Our relations with China aren’t going well, to say the least. Partially, it’s because of the People’s Republic of China (PRC)’s initial handling of the coronavirus pandemic, but now they’ve also criminalized dissent in Hong Kong and their abuse of the Uighur population has come to light.
Obviously, we have to have a correct response to the atrocities committed by the PRC.
However, many proposed solutions are motivated just as much by opposition to trade in general as they are by opposition to the PRC’s human-rights violations. But there’s a reason we’ve relied on trade with China for so long.
The economic connections between the United States and China run deep, yet there are ways to ease America into a place of less dependence on the PRC—without throwing economics to the wind.

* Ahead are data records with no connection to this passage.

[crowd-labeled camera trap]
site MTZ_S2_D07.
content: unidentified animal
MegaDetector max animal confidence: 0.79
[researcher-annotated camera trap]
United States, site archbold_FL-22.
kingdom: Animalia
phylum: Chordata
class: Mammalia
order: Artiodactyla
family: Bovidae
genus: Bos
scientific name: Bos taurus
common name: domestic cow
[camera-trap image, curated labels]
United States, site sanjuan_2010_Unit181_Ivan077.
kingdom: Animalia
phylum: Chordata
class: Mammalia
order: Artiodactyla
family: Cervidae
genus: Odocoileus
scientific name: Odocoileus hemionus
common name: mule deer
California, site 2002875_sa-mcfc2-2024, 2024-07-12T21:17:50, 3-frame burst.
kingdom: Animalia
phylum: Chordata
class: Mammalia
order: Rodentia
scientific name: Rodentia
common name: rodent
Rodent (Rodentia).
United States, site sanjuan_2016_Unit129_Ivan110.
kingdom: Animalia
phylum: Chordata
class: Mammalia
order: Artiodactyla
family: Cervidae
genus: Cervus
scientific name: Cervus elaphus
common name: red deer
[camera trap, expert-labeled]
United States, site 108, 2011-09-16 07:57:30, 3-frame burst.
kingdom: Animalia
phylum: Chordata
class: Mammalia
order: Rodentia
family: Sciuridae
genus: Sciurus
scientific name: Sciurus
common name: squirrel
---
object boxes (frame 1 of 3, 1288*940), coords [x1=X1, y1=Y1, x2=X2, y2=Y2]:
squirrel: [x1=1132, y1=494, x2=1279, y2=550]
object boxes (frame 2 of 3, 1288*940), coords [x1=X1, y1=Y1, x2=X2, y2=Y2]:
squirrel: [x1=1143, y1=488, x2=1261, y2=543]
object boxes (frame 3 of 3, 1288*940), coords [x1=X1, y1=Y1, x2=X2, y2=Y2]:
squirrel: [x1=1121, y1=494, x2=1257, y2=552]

Supply Chains and Trade: Diversion, Not Protectionism
At the beginning of the pandemic, shortages in personal protective equipment (PPE) led to a push to “repatriate” the supply chain, first for PPE, and then goods more generally. The argument for supply chain repatriation is based on faulty assumptions that global supply chains are less safe than domestic ones. Bringing supply chains out of China does not, and should not, mean making supply chains fully domestic.
Recent evidence suggests domestic supply chains aren’t actually more resilient than global supply chains. If the United States produces the vast majority of a good it consumes, and the U.S. economy gets disrupted, then that’s a problem. But if the United States produces some of the goods domestically and imports some from several different countries, then the risk is diversified. It’s less likely that a single event (natural disasters, war, or a pandemic) will disrupt all suppliers. And in the case of such an event, it’s much more effective to keep emergency stockpiles, as Switzerland does, rather than have an entirely domestic supply chain.
Trade helps Americans, by lowering prices of products for American consumers and inputs for American businesses. In contrast, protectionism costs more American jobs than it saves. Americans have paid the price of the trade war with China, but one of the consequences of the trade war has been a diversion of imports from China to countries like Taiwan and Vietnam. Re-forming the Trans-Pacific Partnership (TPP) would make it easier to lower trade barriers with other Asian countries, enabling more diversion away from China and allowing for the reduction of tariffs on imports from countries like Taiwan to save American consumers some of the higher prices the trade war brought. Abandoning the TPP empowered China in the region, and we should reverse that as soon as possible.
Fix Taxes on Investment
There’s a better way to strengthen America’s productive capacity than trying to bring back specific jobs that have left: making it easier to invest in America, starting with the tax code. Under current law, companies have to deduct investments in commercial and residential structures over thirty-nine and 27.5 years, respectively. The 2017 tax cuts allowed companies to deduct investments in machinery and equipment immediately, but those provisions are scheduled to phase out in two years. This is a problem because future deductions are less valuable than present ones thanks to inflation and the time value of money.
Not allowing companies to deduct the full value of spending on these purchases raises the cost of projects, like a new factory or better equipment. That’s bad for workers, as a decline in investment means slower productivity growth and therefore slower wage growth. It also creates a bias against capital-intensive industries like manufacturing.
When the United States allowed companies to deduct investment faster, investment, productivity, and wages rose. China understands this. In the mid-2000s, they enacted a reform roughly equivalent to allowing a full write-off of an investment in the year that it’s made, and firms that benefited from this provision increased investment by 38.4 percent and productivity by 8.9 percent. America shouldn’t be left behind because of poor tax policy.
Beyond making the private sector more fair to investment, we should also consider improving how the federal government handles research and development. It makes sense to provide funding for scientific research, as innovation provides large spillover benefits to the country as a whole. Not only has the share of the federal budget’s funding devoted to scientific research declined, its approach to grantmaking is also flawed: A paper in Research Policy concluded that grants favored low-risk, low-reward research, sapping potential for major advancements. Increasing funding and rethinking grantmaking methodology are both economically sound ideas.
There’s a geopolitical aspect here, too. The former chair of Harvard’s chemistry department Charles Lieber was recently indicted for allegedly lying to the Department of Defense about accepting $1.5 million in research grants and over $200,000 a month in salary and living expenses from the Chinese government. As Daniel Teniero of National Review wrote upon Lieber being charged, the appeal of CCP money for American academics is the comparative lack of red tape. Researchers can spend up to 42 percent of their time complying with administrative tasks for American government grants instead of active work. Improving research grant approval processes would be good for both innovation and geopolitical strategy.
This is by no means an exhaustive list of economic policies to counter China, setting aside various forms of diplomatic and political pressure. But sound economic principles should and can help guide policy to combat China’s reach.